3.0 Disk Safe Limits

Disk Safe Page Size = 32,768 bytes

One Disk Safe Storage File (.db) for each Disk (e.g. C: drive and D: drive have their own storage files)

Max Pages per Storage File =  2,147,483,648

Storage Limit per Disk per Agent =  2,147,483,648 * 32,768 = 64 Terabytes

Max Storage Files per CDP Server = no limit 

2.0 Disk Safe V.S. 3.0 Disk Safe

  2.0 Disk Safe
3.0 Disk Safe
Disk Safe
Block Deltas ALL data needed for any restore for an Agent in Disk Safe Directory Defined by User
Block Store
Proprietary .data, .idx, .map files
Proprietary .db file with Atomic Journaling using B-Trees stores block deltas
Scalability
8 TB per Disk per Agent
(as little 1 TB with 512-byte blocks)
64 TB per Disk per Agent
Crash Recovery Time Consuming Integrity Check
(not always able to recover from all crashes or power failures)
ACID Transactions
Atomic Commit Rollback Journal File
Recovers Automatically from Crashes or Power Failures
Highly Reliable & Robust
Location on Disk Fixed, determined by CDP Server The Disk Safe location is completely user-selectable
Can Be Moved? No Can be Opened and Closed
Moved from one location to another on a CDP Server
Copied from one CDP Server to another
Copied across platforms (Windows and Linux)
Simple tools like Windows Explorer drag-and-drop, cp, xcopy, ftp, scp, etc. can be used to move Disk Safes

 

  2.0 Disk Safe
3.0 Disk Safe
Memory used During Backup,
Replication, Synchronization
Fixed 144 MB / TB / of Disk Safe Size
(much more if file system block size is < 4KB)
memory used only when Disk Safe is opened
Configurable page cache buffer (default 60 MB)
Additional 8 MB memory used / TB of data being added to Disk Safe in single transaction
memory used only when Disk Safe is open
Memory used During Browse or Restore Fixed 144 MB / TB / of Disk Safe Size
(much more if file system block size is < 4KB)
memory used only when Disk Safe is opened
Configurable page cache buffer (default 60 MB)
memory used only when Disk Safe is open
Backup Performance Fair Fast
Bare-Metal Restore Performance Fast Faster
File Restore Performance
Slow
Fast
Delete (Merge) Recovery Point Slow Faster When Deleting Multiple Recovery Points
On Disk Size Can be Shrunk After Large Deletes Yes- uses "defragment task"
Yes Block Stores are Vacuumed in-place when vacuum now is selected by user
Blocks can be re-organized on disk and optimized
No Yes block stores can be completely rewritten and freed of internal fragmentation
Data De-Duplication Possible Not Possible Very Feasible in near-Future

Atomic Commit and ACID Transactions

With Atomic Commit either all Disk Safe changes in a transaction happen or they don't occur at all.  With Atomic Commit in 3.0 CDP Disk Safes small changes and writes can be made all over the Disk Safe files and these changes either appear to happen all at once or not at all.  CDP 3.0 Disk Safe transactions appear atomic even if the transaction is interrupted because of an operating system crash or power failure.

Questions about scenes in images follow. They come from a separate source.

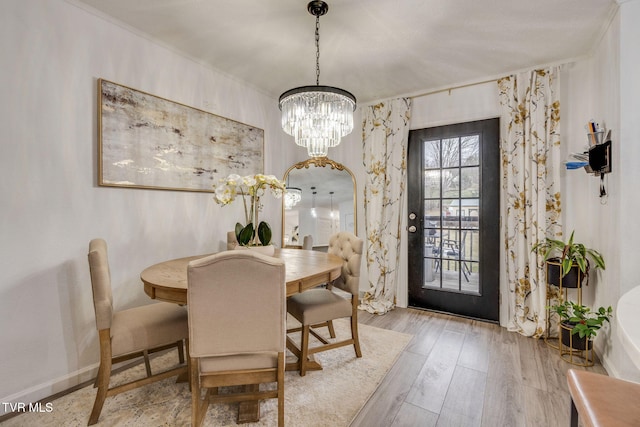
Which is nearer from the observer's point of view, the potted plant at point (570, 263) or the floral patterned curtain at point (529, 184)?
the potted plant at point (570, 263)

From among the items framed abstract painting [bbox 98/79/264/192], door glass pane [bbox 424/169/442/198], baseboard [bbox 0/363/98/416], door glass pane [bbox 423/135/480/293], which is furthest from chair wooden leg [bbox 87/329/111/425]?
door glass pane [bbox 424/169/442/198]

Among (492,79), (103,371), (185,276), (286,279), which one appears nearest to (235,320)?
(286,279)

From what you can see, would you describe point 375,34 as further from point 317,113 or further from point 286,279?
point 286,279

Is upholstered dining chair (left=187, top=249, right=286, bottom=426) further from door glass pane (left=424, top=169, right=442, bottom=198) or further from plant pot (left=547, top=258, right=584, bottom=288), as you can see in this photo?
door glass pane (left=424, top=169, right=442, bottom=198)

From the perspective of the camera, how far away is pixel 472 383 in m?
1.97

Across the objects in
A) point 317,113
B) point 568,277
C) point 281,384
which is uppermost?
point 317,113

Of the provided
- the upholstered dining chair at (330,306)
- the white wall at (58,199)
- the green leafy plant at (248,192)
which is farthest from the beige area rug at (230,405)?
the green leafy plant at (248,192)

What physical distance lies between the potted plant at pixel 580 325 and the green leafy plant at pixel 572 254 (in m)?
0.30

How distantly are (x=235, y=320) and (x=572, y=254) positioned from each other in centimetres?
266

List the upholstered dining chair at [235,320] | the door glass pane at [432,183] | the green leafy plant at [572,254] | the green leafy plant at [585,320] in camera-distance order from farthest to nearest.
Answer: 1. the door glass pane at [432,183]
2. the green leafy plant at [572,254]
3. the green leafy plant at [585,320]
4. the upholstered dining chair at [235,320]

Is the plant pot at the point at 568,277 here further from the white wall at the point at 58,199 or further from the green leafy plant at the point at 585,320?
the white wall at the point at 58,199

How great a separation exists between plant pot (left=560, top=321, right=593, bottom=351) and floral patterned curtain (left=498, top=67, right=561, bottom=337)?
291 millimetres

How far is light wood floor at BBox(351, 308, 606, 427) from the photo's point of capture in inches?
64.6

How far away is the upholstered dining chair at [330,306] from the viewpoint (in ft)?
6.70
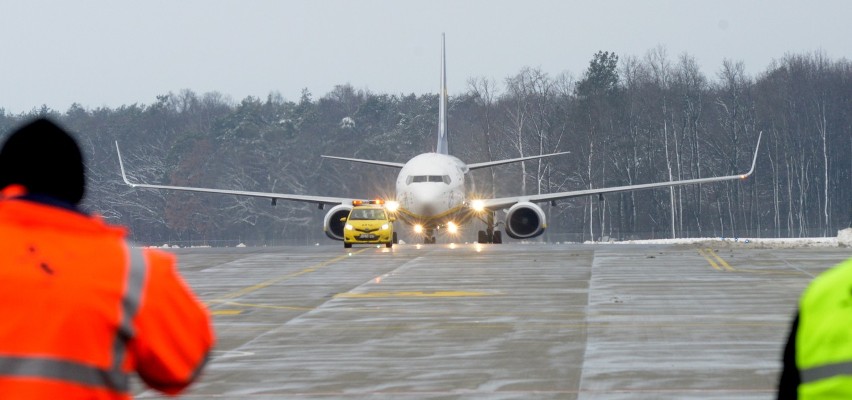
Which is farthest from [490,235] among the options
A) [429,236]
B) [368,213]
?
[368,213]

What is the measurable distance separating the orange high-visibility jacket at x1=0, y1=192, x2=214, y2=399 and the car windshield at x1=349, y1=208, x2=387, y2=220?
43.4 meters

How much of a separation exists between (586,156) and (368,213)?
62.9 metres

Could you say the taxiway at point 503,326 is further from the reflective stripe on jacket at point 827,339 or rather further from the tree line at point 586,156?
the tree line at point 586,156

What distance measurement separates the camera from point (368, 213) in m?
47.7

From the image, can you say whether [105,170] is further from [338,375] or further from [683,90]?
[338,375]

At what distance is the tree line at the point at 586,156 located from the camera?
104750 mm

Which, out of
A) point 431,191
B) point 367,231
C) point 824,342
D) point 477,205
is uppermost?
point 431,191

Example Disk Safe Transactions:

  • Creation of a New Recovery Point
      
  • Merging (Deleting) a Recovery Point
         
  • Creating an Archive of an Existing Recovery Point
     
  • MySQL Recovery Points
     
  • Storage Configuration Backup e.g. Partition Tables, LVM Configuration etc.

Hardware and Operating System Assumptions

  1. Your Hardware and Operating System Do Not Corrupt Data
    The Disk Safe assumes that the detection and or correction of hardware bit errors caused by faulty hardware, device driver bugs, bad cables, bad memory, electro-magnetic interference and other such malfunctions are the responsibility of the hardware and operating system.  The 3.0 Disk Safe does not add any data redundancy to the Disk Safe files for the purpose of detecting or correcting hardware errors and it is assumed that data can be read later exactly as it was written.
      
  2. File Deletion is Atomic
    The 3.0 Disk Safe assumes that If the Disk Safe deletes a file and power is lost the file either does not exist at all or exists with all of its contents.
      
  3. Operating Systems Buffer Writes
    The Disk Safe expects that the file system will buffer writes and that the write operation will return before the actual data is written to disk.  The Disk Safe periodically does a flush of file write buffers at key points and the Disk Safe assumes that the flush operation does not return until all data has been written through safely to disk.  We have heard that some versions of Linux and Windows do not correctly implement fsync or flush.  In particular if Linux NFS is used it is highly recommended that Linux NFS Version 4 over TCP is configured.  We must assume that a flush or fsync force data through to the disk.  If there is no way to fully flush data through to physical media then the Disk Safe is opened up to corruption in the event of a operating system crash or power loss.

Rollback Journal File

Before any changes are made to a Disk Safe file a new on-disk journal file is created.  Before any Disk Safe pages are altered the original content of the Disk Safe pages are written to the journal file.  This allows any transaction to be completely rolled back.  The roll back journal is always flushed completely through to storage medium before any changes are made to the Disk Safe file.  This ensures that the roll back journal is always intact in case of a power failure or crash.